> **BRIEF**: Among the entries that follow, the required portion opens with the line containing "SIAMESE FIGHTING FISH" and closes with the line containing "Corgi sleeping on a freshly made bed". Give that portion again exactly, and nothing else.

*** Opening DATASET ENTRIES ***

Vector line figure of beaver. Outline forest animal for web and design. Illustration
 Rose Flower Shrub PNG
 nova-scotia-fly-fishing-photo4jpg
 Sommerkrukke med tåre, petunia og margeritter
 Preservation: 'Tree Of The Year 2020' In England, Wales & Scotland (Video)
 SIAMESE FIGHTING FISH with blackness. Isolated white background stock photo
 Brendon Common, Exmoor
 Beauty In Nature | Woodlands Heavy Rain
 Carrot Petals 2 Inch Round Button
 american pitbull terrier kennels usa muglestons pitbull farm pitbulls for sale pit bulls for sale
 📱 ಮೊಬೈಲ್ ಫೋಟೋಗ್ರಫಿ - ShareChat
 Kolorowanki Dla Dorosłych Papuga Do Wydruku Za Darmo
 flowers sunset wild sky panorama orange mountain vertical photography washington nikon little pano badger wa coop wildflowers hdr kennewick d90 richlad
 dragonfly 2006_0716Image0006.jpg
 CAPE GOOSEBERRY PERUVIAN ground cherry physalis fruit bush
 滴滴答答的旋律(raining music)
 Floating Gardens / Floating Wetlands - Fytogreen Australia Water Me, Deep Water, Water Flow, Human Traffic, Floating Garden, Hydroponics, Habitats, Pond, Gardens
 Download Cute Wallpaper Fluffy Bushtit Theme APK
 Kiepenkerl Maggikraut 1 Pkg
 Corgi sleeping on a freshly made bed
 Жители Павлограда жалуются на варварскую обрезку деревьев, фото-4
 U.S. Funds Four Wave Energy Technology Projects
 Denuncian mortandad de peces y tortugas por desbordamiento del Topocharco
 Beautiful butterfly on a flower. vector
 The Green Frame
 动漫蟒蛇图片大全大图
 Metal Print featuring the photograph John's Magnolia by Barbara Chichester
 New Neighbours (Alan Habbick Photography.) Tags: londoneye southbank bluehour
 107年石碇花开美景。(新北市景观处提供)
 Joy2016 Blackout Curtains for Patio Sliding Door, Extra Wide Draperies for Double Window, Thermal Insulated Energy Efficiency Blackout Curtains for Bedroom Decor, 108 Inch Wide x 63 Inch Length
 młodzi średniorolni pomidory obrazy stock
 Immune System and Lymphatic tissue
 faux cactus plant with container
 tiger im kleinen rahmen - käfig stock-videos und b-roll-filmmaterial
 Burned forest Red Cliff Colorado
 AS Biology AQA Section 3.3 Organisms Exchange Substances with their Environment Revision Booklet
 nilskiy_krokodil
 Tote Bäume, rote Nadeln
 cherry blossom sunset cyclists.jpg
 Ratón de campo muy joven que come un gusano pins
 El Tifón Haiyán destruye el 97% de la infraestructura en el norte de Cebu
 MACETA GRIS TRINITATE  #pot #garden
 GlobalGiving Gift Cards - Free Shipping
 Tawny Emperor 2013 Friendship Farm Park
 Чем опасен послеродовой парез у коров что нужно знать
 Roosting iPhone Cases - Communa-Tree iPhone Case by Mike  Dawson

*** Closing DATASET ENTRIES ***

> **ANSWER BOX**:
 SIAMESE FIGHTING FISH with blackness. Isolated white background stock photo
 Brendon Common, Exmoor
 Beauty In Nature | Woodlands Heavy Rain
 Carrot Petals 2 Inch Round Button
 american pitbull terrier kennels usa muglestons pitbull farm pitbulls for sale pit bulls for sale
 📱 ಮೊಬೈಲ್ ಫೋಟೋಗ್ರಫಿ - ShareChat
 Kolorowanki Dla Dorosłych Papuga Do Wydruku Za Darmo
 flowers sunset wild sky panorama orange mountain vertical photography washington nikon little pano badger wa coop wildflowers hdr kennewick d90 richlad
 dragonfly 2006_0716Image0006.jpg
 CAPE GOOSEBERRY PERUVIAN ground cherry physalis fruit bush
 滴滴答答的旋律(raining music)
 Floating Gardens / Floating Wetlands - Fytogreen Australia Water Me, Deep Water, Water Flow, Human Traffic, Floating Garden, Hydroponics, Habitats, Pond, Gardens
 Download Cute Wallpaper Fluffy Bushtit Theme APK
 Kiepenkerl Maggikraut 1 Pkg
 Corgi sleeping on a freshly made bed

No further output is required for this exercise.